*** Opening of Input records ***

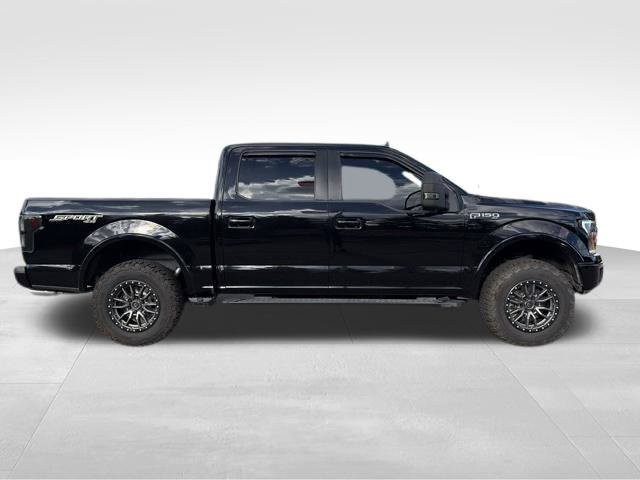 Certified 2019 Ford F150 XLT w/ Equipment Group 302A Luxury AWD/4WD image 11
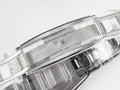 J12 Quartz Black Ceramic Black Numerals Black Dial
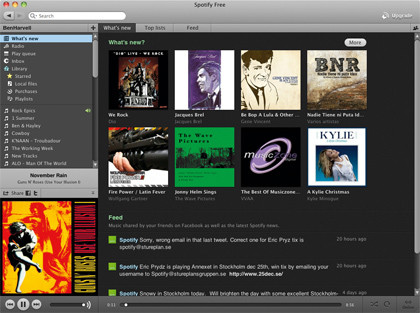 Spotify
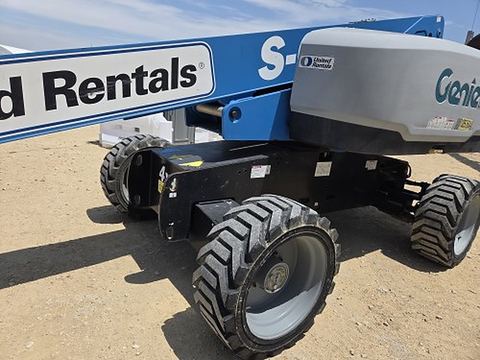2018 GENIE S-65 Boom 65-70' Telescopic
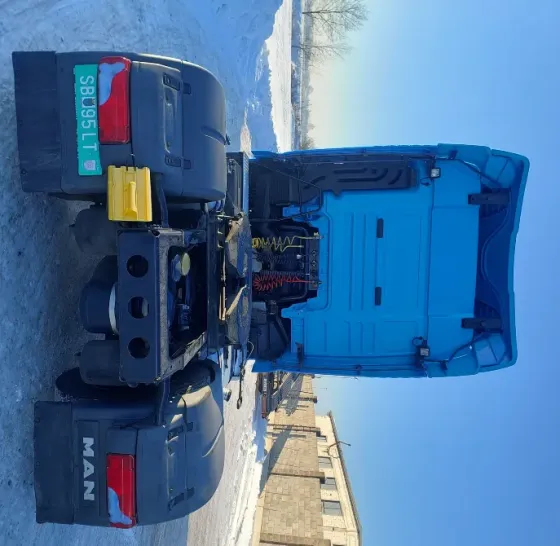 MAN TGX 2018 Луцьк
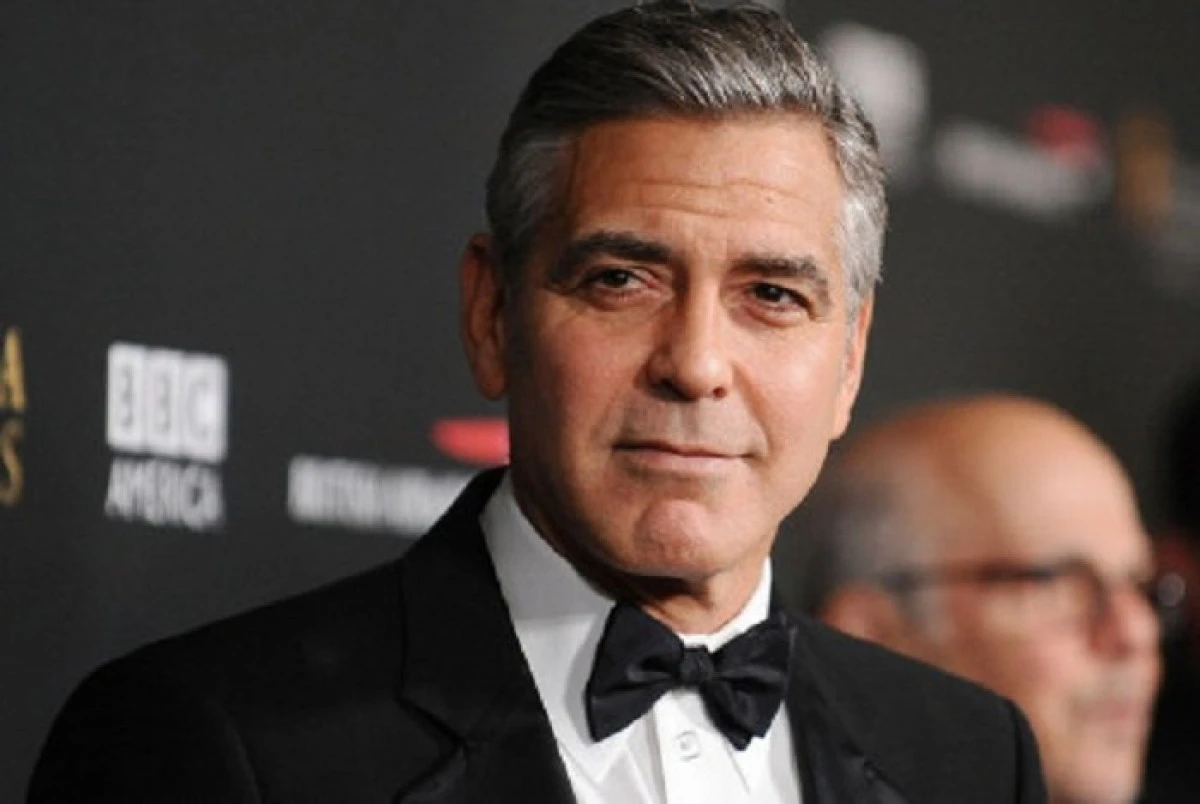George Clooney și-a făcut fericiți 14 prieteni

*** Close of Input records ***
*** Opening of Input records ***

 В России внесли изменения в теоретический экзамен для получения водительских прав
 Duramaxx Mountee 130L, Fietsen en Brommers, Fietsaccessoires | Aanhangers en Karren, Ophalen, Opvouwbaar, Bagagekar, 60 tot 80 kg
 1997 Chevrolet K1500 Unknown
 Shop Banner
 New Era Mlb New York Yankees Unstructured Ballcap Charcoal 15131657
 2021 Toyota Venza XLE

*** Close of Input records ***

● Aim of the task
Could you output exactly the lines above, from the line with "Certified 2019 Ford" up to and including the line with "George Clooney și-a", and nothing else, skipping the pictures?

● Your solution
 Certified 2019 Ford F150 XLT w/ Equipment Group 302A Luxury AWD/4WD image 11
 J12 Quartz Black Ceramic Black Numerals Black Dial
 Spotify
2018 GENIE S-65 Boom 65-70' Telescopic
 MAN TGX 2018 Луцьк
George Clooney și-a făcut fericiți 14 prieteni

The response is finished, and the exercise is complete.